After 7 – 14 days of hanging, the stems should now break rather than fold when you try to bend them. The flower exterior should also have become slightly crispy. That’s when it’s time to move on to the process of “sweating.”


At this point, you will manicure the bud and remove it from the larger stems, and then place those buds within sealable containers. Some growers believe that glass containers are superior to plastic as plastic can flavor the buds. But whether glass or plastic, the containers should be stored in a dark, cool place.

In order to remove excess moisture and slowly draw it out of the bud, you will need to open ( or “burp”) the containers multiple times a day. This will also produce fresh oxygen. It is vitally important that if you smell mold or ammonia during the first few burps that you remove the bud from the containers and go back to air-drying. This means that the bud was not yet dry enough to cure and you must take a step back in order to prevent mold.


After a few weeks, while your bud continues to cure, you’ll be able to go from burping your containers daily to burping them around once a week. While the bud will most likely be smokable within a week or two, continuing to cure it for an additional 4 – 8 weeks will dramatically improve both its potency and flavor. Properly cured cannabis can be stored and left curing for up to 6 months, or maybe kept within vacuum-sealed containers for a year or longer.
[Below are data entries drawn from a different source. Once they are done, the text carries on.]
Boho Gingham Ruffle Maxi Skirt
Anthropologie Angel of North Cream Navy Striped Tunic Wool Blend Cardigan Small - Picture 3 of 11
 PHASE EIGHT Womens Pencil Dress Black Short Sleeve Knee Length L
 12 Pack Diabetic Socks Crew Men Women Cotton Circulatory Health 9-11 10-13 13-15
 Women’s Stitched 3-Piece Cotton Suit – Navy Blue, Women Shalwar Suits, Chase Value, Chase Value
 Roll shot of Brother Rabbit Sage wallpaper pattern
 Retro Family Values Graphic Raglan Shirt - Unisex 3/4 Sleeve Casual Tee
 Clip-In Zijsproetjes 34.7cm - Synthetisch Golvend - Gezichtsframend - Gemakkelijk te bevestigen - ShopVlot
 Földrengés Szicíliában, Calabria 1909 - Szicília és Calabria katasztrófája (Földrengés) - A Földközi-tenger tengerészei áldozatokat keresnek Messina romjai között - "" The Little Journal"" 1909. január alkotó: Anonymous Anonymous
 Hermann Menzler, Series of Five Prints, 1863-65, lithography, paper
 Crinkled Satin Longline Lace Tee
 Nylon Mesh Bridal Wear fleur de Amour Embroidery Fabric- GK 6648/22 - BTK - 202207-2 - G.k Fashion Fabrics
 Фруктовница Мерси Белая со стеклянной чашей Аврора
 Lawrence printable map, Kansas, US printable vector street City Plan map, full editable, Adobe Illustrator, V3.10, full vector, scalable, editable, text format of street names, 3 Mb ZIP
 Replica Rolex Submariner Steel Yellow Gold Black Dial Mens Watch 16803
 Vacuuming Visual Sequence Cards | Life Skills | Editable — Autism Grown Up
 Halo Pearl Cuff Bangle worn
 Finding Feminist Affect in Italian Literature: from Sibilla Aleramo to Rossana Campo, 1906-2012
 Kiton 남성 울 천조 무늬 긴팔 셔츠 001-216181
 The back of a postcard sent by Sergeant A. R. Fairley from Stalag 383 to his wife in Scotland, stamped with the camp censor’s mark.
The Final Results: Superior Quality Cannabis

You’ve put significant time into your growing superior quality cannabis, and the end is not when to skimp and take shortcuts. Taking the time to use proper curing techniques will pay off in the biggest and the best possible ways, and is the only method to produce truly high-quality bud at home. Yes, it takes time — but with a little love and attention, you will get the desired results right at home and wind up with some truly brag-worthy product.


  1. David on December 11, 2021 at 8:32 am

    You were so right I cured my buds for a year they are so potent enjoy your holidays and stay high

  2. Smokebuddy on October 15, 2022 at 8:06 am

    removing excess moisture can also be done if you burp them in a heated room for an hour or so, not to be done every day tho as you could over dry. at least this is my experience so you don’t have to take all the bud out of its containers.